→ **Instructions**:
a: In the watch post, which strap was the better watch put on?
b: From the watch post, set down the passage that begins at the words "Komandirskis02small by wotsch2, on" and stops after "we're all barking).".
c: Does the watch post agree with each statement below? Answer yes or no for each and quote the words that decide it.
(i) The second watch arrived three months after the first.
(ii) The first watch was in better condition than the second.
(iii) The writer expects forum members to find owning two of the same watch strange.

→ **Extract**:
━━━━
# A Black Russian Followed By A White Russian



## wotsch (Jan 5, 2011)

In April 2011, I hooked my first 3AKA3 MO CCCP Vostok Komandirskie in the Bay and 3 months later, a second one, in a bit better condition, arrived. The better one was put on the Yuri Gagarin leather strap that the first one came on:



Komandirskis02small by wotsch2, on Flickr

I did wonder at the time why I had bought two of the same watch, but I don't suppose anyone on the forum would think that particularly strange (although the off-forum normals in the real world probably think we're all barking).
━━━━
→ **Record excerpts**:
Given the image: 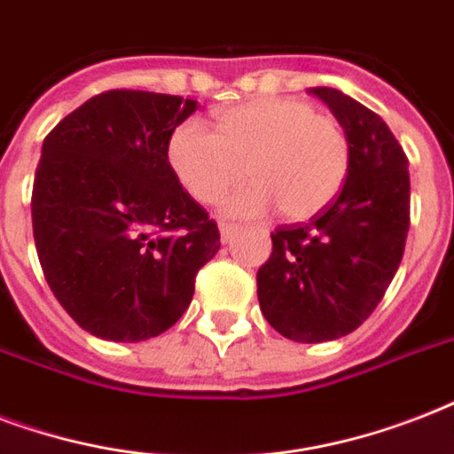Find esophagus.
<instances>
[{"label":"esophagus","mask_w":454,"mask_h":454,"mask_svg":"<svg viewBox=\"0 0 454 454\" xmlns=\"http://www.w3.org/2000/svg\"><path fill=\"white\" fill-rule=\"evenodd\" d=\"M219 231H221V240L231 242L233 240V235L238 233V226H235V223H228V221H221Z\"/></svg>","instance_id":"34e87169"}]
</instances>
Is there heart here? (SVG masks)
<instances>
[{"mask_svg":"<svg viewBox=\"0 0 454 454\" xmlns=\"http://www.w3.org/2000/svg\"><path fill=\"white\" fill-rule=\"evenodd\" d=\"M167 164L192 200L212 205L245 176L252 184L223 200L231 216L278 207L303 221L337 198L348 174L351 144L334 115L301 98H252L221 110L214 134L185 120L167 138Z\"/></svg>","mask_w":454,"mask_h":454,"instance_id":"b5f03b06","label":"heart"}]
</instances>
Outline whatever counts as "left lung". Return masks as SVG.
<instances>
[{
  "label": "left lung",
  "mask_w": 454,
  "mask_h": 454,
  "mask_svg": "<svg viewBox=\"0 0 454 454\" xmlns=\"http://www.w3.org/2000/svg\"><path fill=\"white\" fill-rule=\"evenodd\" d=\"M310 94L344 124L348 174L309 223L270 233L273 252L256 273L263 317L303 344L332 341L365 323L401 266L410 228L408 155L387 122L337 89Z\"/></svg>",
  "instance_id": "obj_1"
}]
</instances>
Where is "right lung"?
Returning a JSON list of instances; mask_svg holds the SVG:
<instances>
[{
	"label": "right lung",
	"mask_w": 454,
	"mask_h": 454,
	"mask_svg": "<svg viewBox=\"0 0 454 454\" xmlns=\"http://www.w3.org/2000/svg\"><path fill=\"white\" fill-rule=\"evenodd\" d=\"M198 103L110 89L44 138L32 235L53 297L110 341L157 337L184 316L219 252L216 221L167 164V138Z\"/></svg>",
	"instance_id": "1"
}]
</instances>
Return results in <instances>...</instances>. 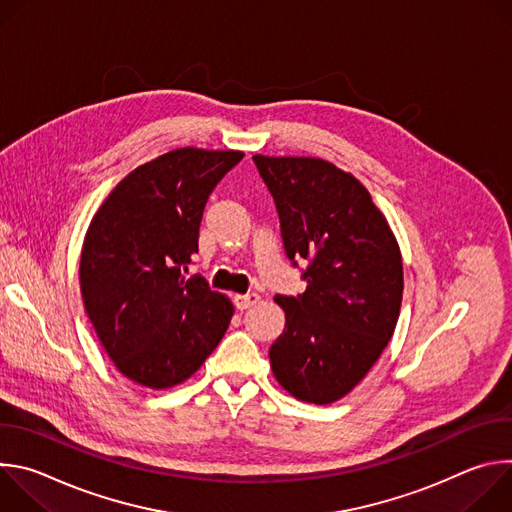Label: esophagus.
<instances>
[{"mask_svg": "<svg viewBox=\"0 0 512 512\" xmlns=\"http://www.w3.org/2000/svg\"><path fill=\"white\" fill-rule=\"evenodd\" d=\"M259 300H261V298H259L257 294H243V296H241V294H237V296L233 298L235 308H237V310H241V312H243V310L253 308L255 304H259Z\"/></svg>", "mask_w": 512, "mask_h": 512, "instance_id": "1", "label": "esophagus"}]
</instances>
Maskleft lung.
<instances>
[{
  "mask_svg": "<svg viewBox=\"0 0 512 512\" xmlns=\"http://www.w3.org/2000/svg\"><path fill=\"white\" fill-rule=\"evenodd\" d=\"M273 194L287 257L310 259L302 296H275L277 383L300 401L348 395L387 348L401 312L403 261L385 214L350 172L320 158L253 156Z\"/></svg>",
  "mask_w": 512,
  "mask_h": 512,
  "instance_id": "8db88e82",
  "label": "left lung"
}]
</instances>
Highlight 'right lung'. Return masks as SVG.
<instances>
[{"mask_svg": "<svg viewBox=\"0 0 512 512\" xmlns=\"http://www.w3.org/2000/svg\"><path fill=\"white\" fill-rule=\"evenodd\" d=\"M243 156L162 154L129 172L91 218L79 267L85 310L115 369L141 387L190 379L231 324V300L184 273L212 188Z\"/></svg>", "mask_w": 512, "mask_h": 512, "instance_id": "1", "label": "right lung"}]
</instances>
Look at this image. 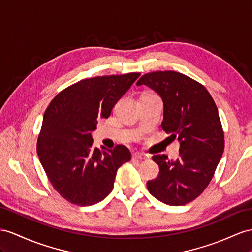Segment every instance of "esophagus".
Wrapping results in <instances>:
<instances>
[{
	"label": "esophagus",
	"mask_w": 252,
	"mask_h": 252,
	"mask_svg": "<svg viewBox=\"0 0 252 252\" xmlns=\"http://www.w3.org/2000/svg\"><path fill=\"white\" fill-rule=\"evenodd\" d=\"M149 158H148L146 154L144 153H134L132 156V159H137V160H146Z\"/></svg>",
	"instance_id": "obj_1"
}]
</instances>
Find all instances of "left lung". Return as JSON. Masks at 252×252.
<instances>
[{"mask_svg": "<svg viewBox=\"0 0 252 252\" xmlns=\"http://www.w3.org/2000/svg\"><path fill=\"white\" fill-rule=\"evenodd\" d=\"M136 85H146L164 103L163 130L180 141L179 158L153 156L158 176L147 182L153 197L169 205L195 200L209 185L224 149V135L218 109L206 88L176 71L143 75Z\"/></svg>", "mask_w": 252, "mask_h": 252, "instance_id": "8db88e82", "label": "left lung"}]
</instances>
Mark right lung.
I'll use <instances>...</instances> for the list:
<instances>
[{
    "instance_id": "1",
    "label": "right lung",
    "mask_w": 252,
    "mask_h": 252,
    "mask_svg": "<svg viewBox=\"0 0 252 252\" xmlns=\"http://www.w3.org/2000/svg\"><path fill=\"white\" fill-rule=\"evenodd\" d=\"M139 72L95 76L63 89L43 115L37 154L54 189L70 203L86 206L113 190L119 167L131 159L126 146L94 148L98 118H108Z\"/></svg>"
}]
</instances>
━━━━
→ **Replies**:
a: The Yuri Gagarin leather strap that the first one came on.

b:
Komandirskis02small by wotsch2, on Flickr

I did wonder at the time why I had bought two of the same watch, but I don't suppose anyone on the forum would think that particularly strange (although the off-forum normals in the real world probably think we're all barking).

c:
(i) Yes: "3 months later, a second one, in a bit better condition, arrived"
(ii) No: "a second one, in a bit better condition, arrived"
(iii) No: "I don't suppose anyone on the forum would think that particularly strange"